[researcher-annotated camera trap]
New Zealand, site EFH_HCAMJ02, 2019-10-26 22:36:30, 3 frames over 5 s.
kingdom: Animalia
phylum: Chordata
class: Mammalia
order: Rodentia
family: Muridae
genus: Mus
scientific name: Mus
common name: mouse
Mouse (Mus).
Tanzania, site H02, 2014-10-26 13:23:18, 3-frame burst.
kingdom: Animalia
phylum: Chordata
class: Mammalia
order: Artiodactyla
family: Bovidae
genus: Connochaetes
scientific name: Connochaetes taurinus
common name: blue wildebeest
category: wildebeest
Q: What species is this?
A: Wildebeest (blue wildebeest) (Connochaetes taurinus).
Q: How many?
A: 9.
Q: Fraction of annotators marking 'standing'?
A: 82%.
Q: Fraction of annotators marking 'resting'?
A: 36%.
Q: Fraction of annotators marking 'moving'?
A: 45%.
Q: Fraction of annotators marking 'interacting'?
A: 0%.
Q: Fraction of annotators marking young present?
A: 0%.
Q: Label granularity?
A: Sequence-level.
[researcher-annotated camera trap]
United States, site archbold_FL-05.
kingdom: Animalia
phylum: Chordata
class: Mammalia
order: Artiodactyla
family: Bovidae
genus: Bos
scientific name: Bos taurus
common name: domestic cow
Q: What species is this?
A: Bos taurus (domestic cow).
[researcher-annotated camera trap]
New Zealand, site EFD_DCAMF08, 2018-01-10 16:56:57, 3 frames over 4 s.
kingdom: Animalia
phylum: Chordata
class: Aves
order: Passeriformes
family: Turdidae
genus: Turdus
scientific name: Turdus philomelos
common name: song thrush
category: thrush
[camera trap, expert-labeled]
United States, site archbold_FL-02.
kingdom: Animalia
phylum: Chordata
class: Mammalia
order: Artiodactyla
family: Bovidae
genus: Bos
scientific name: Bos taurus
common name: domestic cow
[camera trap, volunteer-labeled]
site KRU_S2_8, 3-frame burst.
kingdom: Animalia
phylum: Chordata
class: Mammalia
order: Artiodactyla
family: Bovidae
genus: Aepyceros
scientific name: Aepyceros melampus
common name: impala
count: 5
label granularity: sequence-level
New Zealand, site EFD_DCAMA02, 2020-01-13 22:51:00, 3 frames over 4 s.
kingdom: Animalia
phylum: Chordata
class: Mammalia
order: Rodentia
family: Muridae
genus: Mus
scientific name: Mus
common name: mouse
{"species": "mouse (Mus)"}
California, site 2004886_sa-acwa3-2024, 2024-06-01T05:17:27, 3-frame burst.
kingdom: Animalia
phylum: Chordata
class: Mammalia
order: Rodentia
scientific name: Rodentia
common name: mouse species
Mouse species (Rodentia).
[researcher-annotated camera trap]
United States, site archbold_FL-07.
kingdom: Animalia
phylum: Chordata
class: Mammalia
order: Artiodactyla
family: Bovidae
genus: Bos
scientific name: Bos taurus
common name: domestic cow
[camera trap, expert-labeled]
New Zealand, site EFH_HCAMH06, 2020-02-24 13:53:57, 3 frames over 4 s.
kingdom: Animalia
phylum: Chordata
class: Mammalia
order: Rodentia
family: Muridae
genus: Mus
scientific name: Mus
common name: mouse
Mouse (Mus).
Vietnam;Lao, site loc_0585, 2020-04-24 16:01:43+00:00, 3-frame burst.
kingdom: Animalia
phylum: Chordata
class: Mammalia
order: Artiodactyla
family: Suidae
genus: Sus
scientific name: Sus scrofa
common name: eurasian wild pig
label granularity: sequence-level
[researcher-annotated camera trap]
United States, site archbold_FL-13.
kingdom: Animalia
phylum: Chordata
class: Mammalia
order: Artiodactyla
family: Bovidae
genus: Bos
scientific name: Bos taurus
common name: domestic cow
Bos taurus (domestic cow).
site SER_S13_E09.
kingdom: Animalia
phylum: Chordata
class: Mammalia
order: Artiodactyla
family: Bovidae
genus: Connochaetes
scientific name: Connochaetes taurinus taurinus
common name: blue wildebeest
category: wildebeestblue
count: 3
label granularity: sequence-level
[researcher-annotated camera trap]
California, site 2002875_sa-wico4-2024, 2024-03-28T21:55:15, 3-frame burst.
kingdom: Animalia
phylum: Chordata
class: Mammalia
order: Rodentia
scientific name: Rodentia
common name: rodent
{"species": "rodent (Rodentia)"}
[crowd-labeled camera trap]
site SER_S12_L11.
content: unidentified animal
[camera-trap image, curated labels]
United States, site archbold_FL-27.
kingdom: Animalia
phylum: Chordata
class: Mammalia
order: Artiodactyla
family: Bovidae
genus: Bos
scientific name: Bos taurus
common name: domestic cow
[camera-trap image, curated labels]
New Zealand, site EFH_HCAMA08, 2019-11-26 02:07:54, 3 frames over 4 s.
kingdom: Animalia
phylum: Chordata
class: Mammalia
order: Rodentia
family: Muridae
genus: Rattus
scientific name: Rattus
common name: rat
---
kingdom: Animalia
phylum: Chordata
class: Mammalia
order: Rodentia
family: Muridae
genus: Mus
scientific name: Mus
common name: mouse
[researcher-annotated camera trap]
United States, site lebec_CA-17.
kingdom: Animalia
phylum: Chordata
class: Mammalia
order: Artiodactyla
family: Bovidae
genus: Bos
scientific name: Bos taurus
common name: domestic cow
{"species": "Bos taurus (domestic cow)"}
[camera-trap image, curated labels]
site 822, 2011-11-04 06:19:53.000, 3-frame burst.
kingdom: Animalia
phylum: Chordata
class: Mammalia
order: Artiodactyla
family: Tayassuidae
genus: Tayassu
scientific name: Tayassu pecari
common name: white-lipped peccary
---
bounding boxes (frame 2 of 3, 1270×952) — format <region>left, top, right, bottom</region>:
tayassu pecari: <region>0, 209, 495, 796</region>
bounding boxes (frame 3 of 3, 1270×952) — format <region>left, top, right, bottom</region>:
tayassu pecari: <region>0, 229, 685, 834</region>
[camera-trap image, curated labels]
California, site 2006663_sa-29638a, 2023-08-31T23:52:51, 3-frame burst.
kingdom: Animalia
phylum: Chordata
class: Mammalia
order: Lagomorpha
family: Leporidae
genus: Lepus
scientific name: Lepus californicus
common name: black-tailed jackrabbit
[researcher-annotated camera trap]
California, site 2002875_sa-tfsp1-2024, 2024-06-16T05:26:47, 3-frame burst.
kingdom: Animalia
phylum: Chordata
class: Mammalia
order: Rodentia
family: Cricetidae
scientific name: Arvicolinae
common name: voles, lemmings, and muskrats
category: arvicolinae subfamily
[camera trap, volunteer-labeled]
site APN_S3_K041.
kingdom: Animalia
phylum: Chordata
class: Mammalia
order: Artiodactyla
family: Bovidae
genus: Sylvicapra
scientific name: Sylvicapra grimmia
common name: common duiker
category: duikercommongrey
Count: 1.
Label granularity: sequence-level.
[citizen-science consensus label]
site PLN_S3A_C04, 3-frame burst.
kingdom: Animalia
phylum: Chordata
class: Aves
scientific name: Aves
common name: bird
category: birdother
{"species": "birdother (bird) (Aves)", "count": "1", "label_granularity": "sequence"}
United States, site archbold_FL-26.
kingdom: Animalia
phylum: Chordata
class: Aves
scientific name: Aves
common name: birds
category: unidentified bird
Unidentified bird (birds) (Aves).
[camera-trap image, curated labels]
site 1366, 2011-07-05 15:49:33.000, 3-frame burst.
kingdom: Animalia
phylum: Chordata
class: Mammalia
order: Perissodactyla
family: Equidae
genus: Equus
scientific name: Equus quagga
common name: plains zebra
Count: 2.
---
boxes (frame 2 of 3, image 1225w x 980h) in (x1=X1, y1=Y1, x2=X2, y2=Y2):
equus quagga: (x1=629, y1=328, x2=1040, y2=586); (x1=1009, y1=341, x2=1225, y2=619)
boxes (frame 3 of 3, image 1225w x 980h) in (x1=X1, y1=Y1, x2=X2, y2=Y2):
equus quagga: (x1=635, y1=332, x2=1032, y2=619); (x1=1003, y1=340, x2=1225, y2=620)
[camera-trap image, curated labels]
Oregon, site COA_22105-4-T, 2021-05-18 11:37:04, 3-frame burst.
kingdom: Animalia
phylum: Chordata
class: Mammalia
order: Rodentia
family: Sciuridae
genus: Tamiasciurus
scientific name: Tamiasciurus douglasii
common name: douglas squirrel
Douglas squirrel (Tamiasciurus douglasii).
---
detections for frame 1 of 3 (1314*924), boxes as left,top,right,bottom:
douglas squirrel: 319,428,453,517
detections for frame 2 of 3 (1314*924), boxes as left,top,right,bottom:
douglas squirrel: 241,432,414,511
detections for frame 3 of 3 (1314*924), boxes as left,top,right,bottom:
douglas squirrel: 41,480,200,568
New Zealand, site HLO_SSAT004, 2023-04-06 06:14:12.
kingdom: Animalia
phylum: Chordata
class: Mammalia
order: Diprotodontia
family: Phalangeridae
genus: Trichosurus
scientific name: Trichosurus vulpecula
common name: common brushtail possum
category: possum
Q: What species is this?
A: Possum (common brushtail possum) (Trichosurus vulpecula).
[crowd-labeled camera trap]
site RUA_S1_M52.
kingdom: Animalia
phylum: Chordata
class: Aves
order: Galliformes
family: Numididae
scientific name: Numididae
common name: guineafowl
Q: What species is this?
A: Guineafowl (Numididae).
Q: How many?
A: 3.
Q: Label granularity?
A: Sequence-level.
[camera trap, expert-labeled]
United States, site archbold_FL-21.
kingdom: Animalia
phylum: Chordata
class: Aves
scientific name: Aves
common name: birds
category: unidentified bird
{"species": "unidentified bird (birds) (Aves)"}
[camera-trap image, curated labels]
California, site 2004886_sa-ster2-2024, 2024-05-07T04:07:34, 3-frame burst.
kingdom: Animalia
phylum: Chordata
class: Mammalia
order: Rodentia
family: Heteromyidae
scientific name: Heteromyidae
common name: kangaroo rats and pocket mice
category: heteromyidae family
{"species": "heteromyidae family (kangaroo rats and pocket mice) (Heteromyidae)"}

*Task prompt*:
Taking the entries above, write out exactly the lines starting with the line containing "Q: Fraction of annotators marking young" and going on through the line containing "genus: Turdus", both included, and nothing else.

*Task response*:
Q: Fraction of annotators marking young present?
A: 0%.
Q: Label granularity?
A: Sequence-level.
[researcher-annotated camera trap]
United States, site archbold_FL-05.
kingdom: Animalia
phylum: Chordata
class: Mammalia
order: Artiodactyla
family: Bovidae
genus: Bos
scientific name: Bos taurus
common name: domestic cow
Q: What species is this?
A: Bos taurus (domestic cow).
[researcher-annotated camera trap]
New Zealand, site EFD_DCAMF08, 2018-01-10 16:56:57, 3 frames over 4 s.
kingdom: Animalia
phylum: Chordata
class: Aves
order: Passeriformes
family: Turdidae
genus: Turdus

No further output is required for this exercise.